*TESTO FORNITO:*
-- -- --
L’esposizione a calore e umidità
Gli altri due agenti di degrado fisico, il calore e l’umidità, provocano i danni più considerevoli quando agiscono congiuntamente e hanno un effetto profondo sullo stato di conservazione del materiale archivistico e librario.
Il deterioramento è dovuto a moltissimi fattori legati a questi due agenti e, a seconda delle condizioni in cui operano e delle caratteristiche del luogo in cui il materiale è conservato, possono provocare reazioni molto diverse con conseguenze anche notevoli sullo stato conservativo dei beni: i danni maggiori sono dovuti alla combinazione di valori molto elevati di temperatura e di umidità relativa e a fluttuazioni repentine di una o di entrambe queste grandezze.
La variabilità subitanea di un valore di temperatura o di umidità relativa, o ancora peggio di entrambi, ha conseguenze disastrose sulla conservazione di un bene documentario: basti considerare che una fluttuazione di un valore superiore a 5 gradi centigradi provoca un danno doppio rispetto a quello che si verificherebbe ad una temperatura stabile; allo stesso modo, ogni volta che i valori di umidità relativa raddoppiano, l’aspettativa di vita di un bene si dimezza.
La questione nasce prevalentemente dal fatto che il materiale documentario sia composto da sostanze di tipo igroscopico, le quali assorbono le particelle d’acqua presenti nell’ambiente in condizioni di umidità relativa elevata, e le rilasciano in condizioni di umidità relativa ridotta: per questo motivo, quando l’umidità relativa aumenta, aumenta anche il contenuto di acqua all’interno dei materiali che, a sua volta, provoca una reazione di espansione delle particelle causando dei danni meccanici e strutturali ai documenti.
-- -- --
*INFORMAZIONI:*
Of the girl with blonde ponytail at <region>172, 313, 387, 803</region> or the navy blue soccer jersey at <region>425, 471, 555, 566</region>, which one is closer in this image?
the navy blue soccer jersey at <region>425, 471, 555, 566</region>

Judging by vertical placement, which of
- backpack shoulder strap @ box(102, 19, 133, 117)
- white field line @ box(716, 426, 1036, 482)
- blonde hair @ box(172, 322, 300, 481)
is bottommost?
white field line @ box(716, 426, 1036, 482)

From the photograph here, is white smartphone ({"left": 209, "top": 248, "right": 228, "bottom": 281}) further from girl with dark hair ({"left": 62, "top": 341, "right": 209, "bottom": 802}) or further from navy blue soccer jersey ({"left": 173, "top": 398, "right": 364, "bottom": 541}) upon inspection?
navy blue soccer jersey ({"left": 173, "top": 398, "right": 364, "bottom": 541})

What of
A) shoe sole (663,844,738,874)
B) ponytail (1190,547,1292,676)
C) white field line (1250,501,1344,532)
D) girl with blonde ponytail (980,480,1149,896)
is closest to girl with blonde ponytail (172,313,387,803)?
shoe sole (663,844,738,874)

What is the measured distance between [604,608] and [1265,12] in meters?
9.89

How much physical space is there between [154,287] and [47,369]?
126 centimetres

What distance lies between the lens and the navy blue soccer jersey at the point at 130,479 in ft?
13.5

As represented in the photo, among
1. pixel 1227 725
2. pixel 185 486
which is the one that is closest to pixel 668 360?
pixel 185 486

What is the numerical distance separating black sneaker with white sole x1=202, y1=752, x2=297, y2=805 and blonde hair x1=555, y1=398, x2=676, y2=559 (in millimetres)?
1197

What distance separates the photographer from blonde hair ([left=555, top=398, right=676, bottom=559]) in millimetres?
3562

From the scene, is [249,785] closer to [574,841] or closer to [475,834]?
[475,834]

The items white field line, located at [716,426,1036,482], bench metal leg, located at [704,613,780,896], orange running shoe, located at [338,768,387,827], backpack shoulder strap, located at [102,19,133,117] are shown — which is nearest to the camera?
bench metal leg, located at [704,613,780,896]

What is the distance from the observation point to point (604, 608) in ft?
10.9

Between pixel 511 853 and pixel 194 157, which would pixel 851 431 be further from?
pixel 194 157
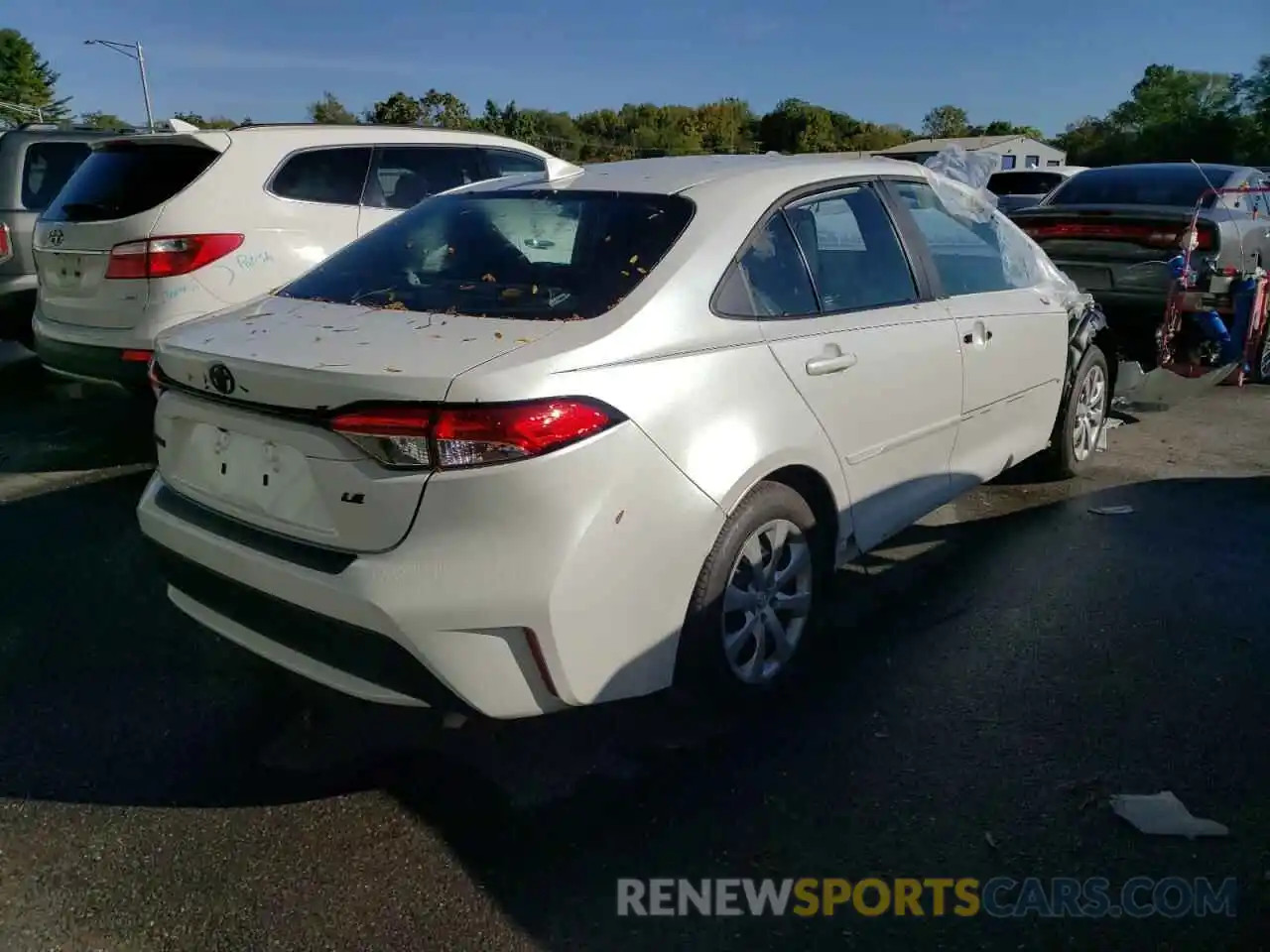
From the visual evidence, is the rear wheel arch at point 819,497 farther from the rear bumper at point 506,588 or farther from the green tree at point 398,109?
the green tree at point 398,109

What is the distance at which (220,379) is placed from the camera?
2.57m

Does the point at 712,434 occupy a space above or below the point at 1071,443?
above

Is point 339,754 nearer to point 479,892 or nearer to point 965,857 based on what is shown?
point 479,892

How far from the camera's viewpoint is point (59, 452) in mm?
5809

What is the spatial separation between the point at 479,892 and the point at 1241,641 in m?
2.82

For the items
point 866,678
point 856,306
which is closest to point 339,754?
point 866,678

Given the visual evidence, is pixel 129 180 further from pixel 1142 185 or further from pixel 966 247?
pixel 1142 185

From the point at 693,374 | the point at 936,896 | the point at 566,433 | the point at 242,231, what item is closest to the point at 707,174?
the point at 693,374

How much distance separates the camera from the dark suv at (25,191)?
7.07 metres

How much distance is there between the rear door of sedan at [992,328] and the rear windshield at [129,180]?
382cm

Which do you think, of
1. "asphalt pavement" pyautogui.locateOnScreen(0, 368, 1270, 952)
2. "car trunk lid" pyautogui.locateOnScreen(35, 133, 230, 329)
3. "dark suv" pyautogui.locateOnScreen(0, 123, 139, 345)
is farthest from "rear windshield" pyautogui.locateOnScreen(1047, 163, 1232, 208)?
"dark suv" pyautogui.locateOnScreen(0, 123, 139, 345)

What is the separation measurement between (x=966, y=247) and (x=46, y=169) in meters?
7.01

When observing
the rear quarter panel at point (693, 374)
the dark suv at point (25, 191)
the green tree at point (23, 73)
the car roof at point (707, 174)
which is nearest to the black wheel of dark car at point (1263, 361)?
the car roof at point (707, 174)

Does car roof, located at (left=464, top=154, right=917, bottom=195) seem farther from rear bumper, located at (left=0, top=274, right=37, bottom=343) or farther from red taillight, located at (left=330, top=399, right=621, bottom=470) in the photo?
rear bumper, located at (left=0, top=274, right=37, bottom=343)
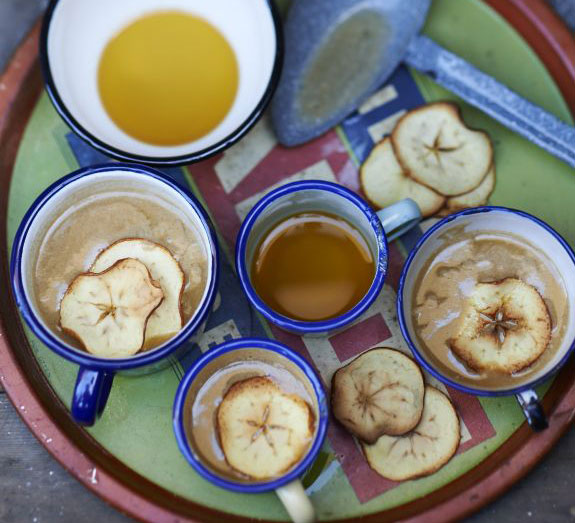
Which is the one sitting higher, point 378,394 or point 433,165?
point 433,165

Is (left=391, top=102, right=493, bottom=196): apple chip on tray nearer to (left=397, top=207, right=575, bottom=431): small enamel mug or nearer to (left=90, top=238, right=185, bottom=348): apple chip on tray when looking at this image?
(left=397, top=207, right=575, bottom=431): small enamel mug

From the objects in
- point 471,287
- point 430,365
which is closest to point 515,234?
point 471,287

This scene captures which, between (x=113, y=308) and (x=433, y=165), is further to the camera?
(x=433, y=165)

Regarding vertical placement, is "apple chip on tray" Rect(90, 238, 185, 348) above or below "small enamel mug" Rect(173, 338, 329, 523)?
above

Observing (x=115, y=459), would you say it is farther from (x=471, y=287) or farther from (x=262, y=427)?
(x=471, y=287)

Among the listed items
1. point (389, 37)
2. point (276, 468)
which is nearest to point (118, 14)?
point (389, 37)

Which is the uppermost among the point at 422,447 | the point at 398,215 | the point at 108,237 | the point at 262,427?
the point at 108,237

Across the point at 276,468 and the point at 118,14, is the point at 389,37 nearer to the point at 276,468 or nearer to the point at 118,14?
the point at 118,14

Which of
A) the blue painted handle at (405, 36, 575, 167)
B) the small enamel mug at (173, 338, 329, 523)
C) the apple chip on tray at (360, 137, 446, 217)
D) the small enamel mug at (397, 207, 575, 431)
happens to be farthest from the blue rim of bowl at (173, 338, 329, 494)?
the blue painted handle at (405, 36, 575, 167)
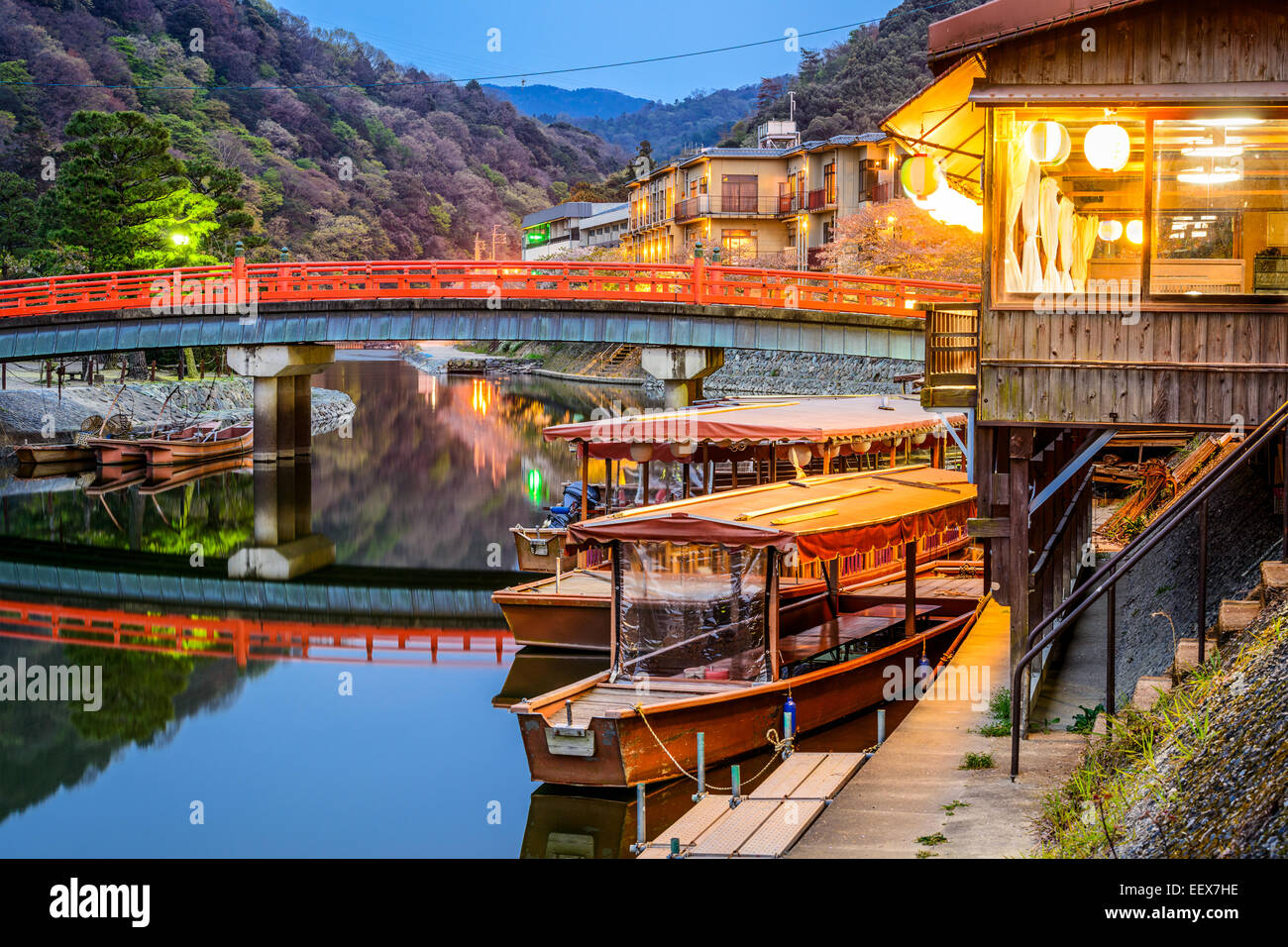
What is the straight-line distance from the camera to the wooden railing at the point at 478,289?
38219mm

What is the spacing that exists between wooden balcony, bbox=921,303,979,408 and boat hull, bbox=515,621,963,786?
13.6 ft

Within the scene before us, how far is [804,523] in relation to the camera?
51.9 feet

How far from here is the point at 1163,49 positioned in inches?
510

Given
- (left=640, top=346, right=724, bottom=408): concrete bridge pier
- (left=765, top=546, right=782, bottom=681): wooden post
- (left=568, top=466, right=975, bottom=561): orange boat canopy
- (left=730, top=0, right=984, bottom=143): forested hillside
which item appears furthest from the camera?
(left=730, top=0, right=984, bottom=143): forested hillside

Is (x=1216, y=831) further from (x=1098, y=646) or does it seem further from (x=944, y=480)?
(x=944, y=480)

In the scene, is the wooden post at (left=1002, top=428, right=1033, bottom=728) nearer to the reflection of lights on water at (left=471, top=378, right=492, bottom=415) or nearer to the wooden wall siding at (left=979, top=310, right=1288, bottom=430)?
the wooden wall siding at (left=979, top=310, right=1288, bottom=430)

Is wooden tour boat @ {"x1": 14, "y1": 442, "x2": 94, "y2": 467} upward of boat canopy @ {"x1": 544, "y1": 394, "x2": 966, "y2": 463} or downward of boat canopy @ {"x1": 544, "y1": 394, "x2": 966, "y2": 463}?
downward

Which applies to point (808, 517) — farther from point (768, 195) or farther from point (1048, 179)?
point (768, 195)

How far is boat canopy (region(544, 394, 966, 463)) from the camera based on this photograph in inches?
925

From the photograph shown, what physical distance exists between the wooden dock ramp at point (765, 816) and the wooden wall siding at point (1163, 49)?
7268 millimetres

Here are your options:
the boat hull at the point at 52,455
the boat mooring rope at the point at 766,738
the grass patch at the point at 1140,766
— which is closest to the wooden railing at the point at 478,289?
the boat hull at the point at 52,455

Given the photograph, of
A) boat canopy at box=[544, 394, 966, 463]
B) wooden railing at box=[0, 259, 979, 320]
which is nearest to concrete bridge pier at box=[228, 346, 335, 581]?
wooden railing at box=[0, 259, 979, 320]
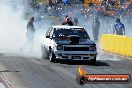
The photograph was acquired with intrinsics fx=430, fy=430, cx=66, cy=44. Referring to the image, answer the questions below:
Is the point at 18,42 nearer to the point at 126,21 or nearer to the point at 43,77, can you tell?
the point at 43,77

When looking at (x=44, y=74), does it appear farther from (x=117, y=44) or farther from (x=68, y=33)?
(x=117, y=44)

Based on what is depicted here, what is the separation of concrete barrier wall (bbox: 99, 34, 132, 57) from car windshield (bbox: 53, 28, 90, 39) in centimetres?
428

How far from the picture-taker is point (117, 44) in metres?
23.8

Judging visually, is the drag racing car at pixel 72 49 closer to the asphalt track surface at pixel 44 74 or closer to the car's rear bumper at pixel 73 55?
the car's rear bumper at pixel 73 55

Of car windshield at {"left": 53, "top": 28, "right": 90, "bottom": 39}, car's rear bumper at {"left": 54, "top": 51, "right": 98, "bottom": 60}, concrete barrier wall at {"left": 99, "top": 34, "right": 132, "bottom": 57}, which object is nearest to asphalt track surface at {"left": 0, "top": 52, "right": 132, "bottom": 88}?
car's rear bumper at {"left": 54, "top": 51, "right": 98, "bottom": 60}

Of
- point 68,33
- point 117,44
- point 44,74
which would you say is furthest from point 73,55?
point 117,44

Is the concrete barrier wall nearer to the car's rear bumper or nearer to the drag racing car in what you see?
the drag racing car

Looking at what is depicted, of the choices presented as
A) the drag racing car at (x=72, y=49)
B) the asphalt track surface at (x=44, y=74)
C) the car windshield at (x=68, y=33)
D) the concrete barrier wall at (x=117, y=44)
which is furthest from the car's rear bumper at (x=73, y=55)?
the concrete barrier wall at (x=117, y=44)

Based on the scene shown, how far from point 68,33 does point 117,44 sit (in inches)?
250

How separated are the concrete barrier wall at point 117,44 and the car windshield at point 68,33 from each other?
428 cm

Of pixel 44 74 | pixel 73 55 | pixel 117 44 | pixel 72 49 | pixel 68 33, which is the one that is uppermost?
pixel 68 33

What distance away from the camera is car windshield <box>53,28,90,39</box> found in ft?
58.7

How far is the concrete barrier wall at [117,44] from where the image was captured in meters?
22.0

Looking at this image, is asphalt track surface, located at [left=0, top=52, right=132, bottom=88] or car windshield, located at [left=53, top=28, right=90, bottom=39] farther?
car windshield, located at [left=53, top=28, right=90, bottom=39]
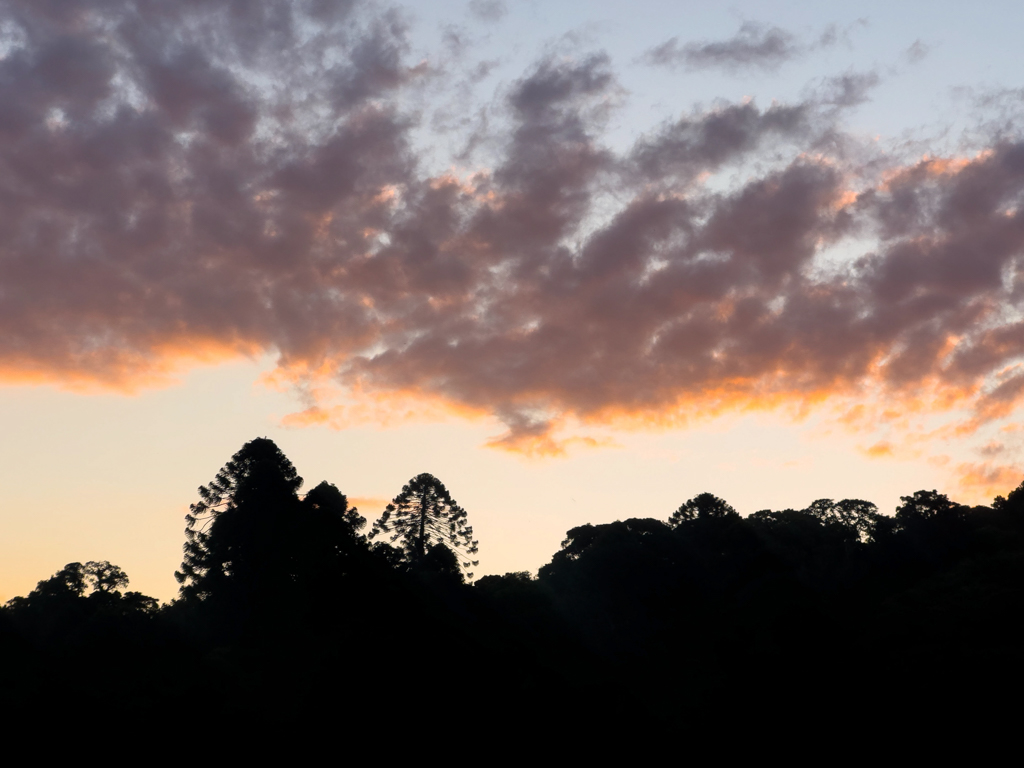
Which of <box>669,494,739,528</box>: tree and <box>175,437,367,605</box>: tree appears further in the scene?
<box>669,494,739,528</box>: tree

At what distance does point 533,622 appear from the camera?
284 feet

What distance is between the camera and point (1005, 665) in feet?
Result: 216

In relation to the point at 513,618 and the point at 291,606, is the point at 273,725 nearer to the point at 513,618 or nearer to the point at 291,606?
the point at 291,606

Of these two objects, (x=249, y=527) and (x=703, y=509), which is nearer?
(x=249, y=527)

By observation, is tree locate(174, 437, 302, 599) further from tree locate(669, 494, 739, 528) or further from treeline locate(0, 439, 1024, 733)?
tree locate(669, 494, 739, 528)

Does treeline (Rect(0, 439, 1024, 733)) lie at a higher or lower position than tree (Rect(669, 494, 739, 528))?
lower

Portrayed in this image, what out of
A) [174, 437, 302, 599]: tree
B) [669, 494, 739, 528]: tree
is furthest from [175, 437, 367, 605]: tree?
[669, 494, 739, 528]: tree

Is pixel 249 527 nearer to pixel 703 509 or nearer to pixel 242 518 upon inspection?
pixel 242 518

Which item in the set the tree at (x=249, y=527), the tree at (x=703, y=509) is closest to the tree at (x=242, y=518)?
the tree at (x=249, y=527)

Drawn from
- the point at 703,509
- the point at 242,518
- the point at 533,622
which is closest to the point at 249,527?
the point at 242,518

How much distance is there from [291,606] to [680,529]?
-- -- --
*ATTIVITÀ DA SVOLGERE:*
[a] Secondo il testo su calore e umidità, perché un aumento dell'umidità relativa danneggia i documenti? Spiegalo in una-tre frasi.
[b] Scrivi il seguito del testo su calore e umidità, riprendendo subito dopo la sua ultima frase.

*RISULTATI PER ATTIVITÀ:*
[a] Il materiale documentario è composto da sostanze igroscopiche, che assorbono le particelle d'acqua presenti nell'ambiente quando l'umidità relativa è elevata. Se l'umidità relativa aumenta, cresce quindi il contenuto d'acqua nei materiali. Questo provoca un'espansione delle particelle, che causa danni meccanici e strutturali ai documenti.

[b]
Un contenuto elevato di umidità all’interno del materiale, combinato con dei valori di temperatura elevati, aumenta inoltre la probabilità di incorrere in un danneggiamento di tipo biologico, esponendo il materiale a attacchi microbiologici e fungini e a infestazioni da parte di insetti.
Inoltre, è necessario considerare che, solitamente, gli archivi contengono beni di natura molto differente tra di loro, e che ogni materiale ha delle necessità specifiche riguardo alle condizioni ambientali ottimali per la sua conservazione: per questo motivo, è praticamente impossibile riuscire a stabilire dei valori di temperatura e di umidità relativa che siano ideali per il mantenimento di tutti i materiali contenuti all’interno dell’istituto.
È necessario trovare un compromesso e individuare un intervallo di grandezze entro il quale i danni a tutte le diverse categorie di beni siano ridotti al minimo: la letteratura di settore è ricca di analisi specifiche e accurate per l’identificazione di tali valori di conservazione, che vengono riconosciuti quasi all’unanimità intorno ai 18-20 gradi centigradi di temperatura, e intorno al 45 % di umidità relativa.
All’interno di questo intervallo di valori, i danni fisici e biologici dovuti a temperatura e umidità sui materiali documentari sono ridotti al minimo.
Attenzione alle nuove acquisizioni
Un’attenzione particolare va posta alle nuove acquisizioni di volumi, libri e altri documenti da inserire all’interno delle collezioni dell’istituto: è possibile che questi materiali provengano da luoghi e strutture non specificatamente preposti alla loro conservazione e che, per questo motivo, siano già stati sottoposti a fluttuazioni o a condizioni dannose per il loro mantenimento.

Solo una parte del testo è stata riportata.